With this backdrop D’Agostino went on to describe the defendants’ defence as lacking any true credibility, saying that they had based their whole situation on three main defences,
“The SODDI – some other dude did it. The red herring defence – confuse the facts with technicalities. And the BEE defence – blame everyone else.”

But the comedic attack on the defence’s arguments quickly disappeared when D’Agostino turned hard again in ramming home the facts regarding the children’s employment. Landis
and the others had known it was illegal to work the children after curfew. They had wilfully chosen to bypass the rules because they anticipated the welfare-teacher officer would have stopped the
children working with the explosives, and they knew this would happen because to anyone with sense the explosives presented a clear danger to life.

After what seemed an eternity of powerful arguments it was Landis’ attorney who stood to make the first of the closing statements for the defence. By contrast James Sanders’ words
lacked the hard-hitting appeal that D’Agostino had managed to deliver. Sanders’ style was one of the quiet man asking for nothing more than a consideration of what he was about to
impart.
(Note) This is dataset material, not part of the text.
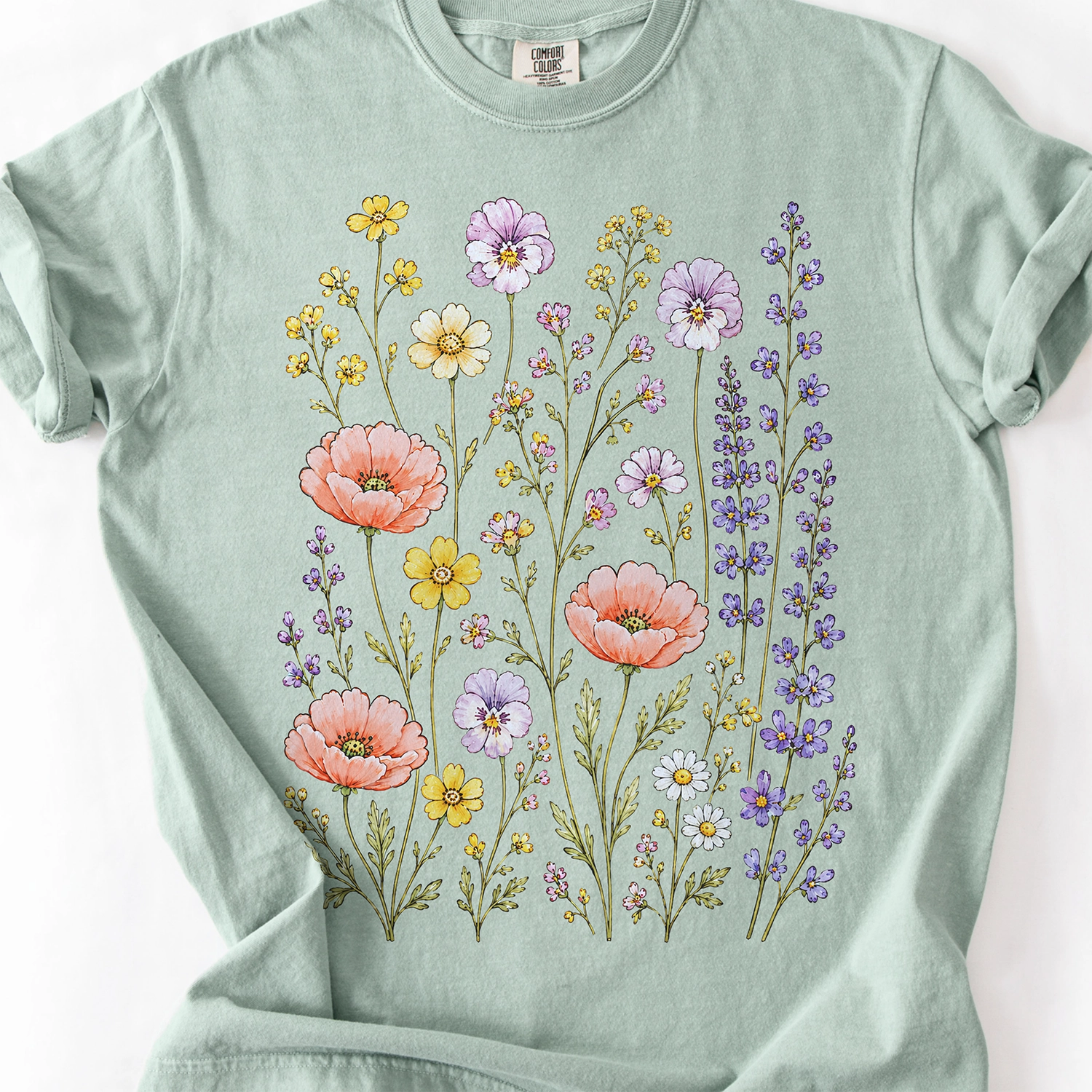 Wildflower Collage T-Shirt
In his view the most important consideration the jury had to make was whether they genuinely thought Landis believed the scene presented an obvious danger and therefore had acted in a
reckless manner.

James Neal followed Sanders and used his time to attack Camomile once more, asking how he could have failed to carry out the proper checks when he was using the highest level of explosive device
allowed by the state of California.

Arnold Klein, closing for Paul Stewart, reasserted his view that Stewart had done all he could to prepare for the scene properly; he could not though be held responsible for the actions of
Camomile.

Eugene Trope, closing for Dorcey Wingo, made a simple statement. No pilot wants to die, therefore the jury must assume that he flew with safety in mind and was caught by debris which was the
result of a badly organized special-effects explosion.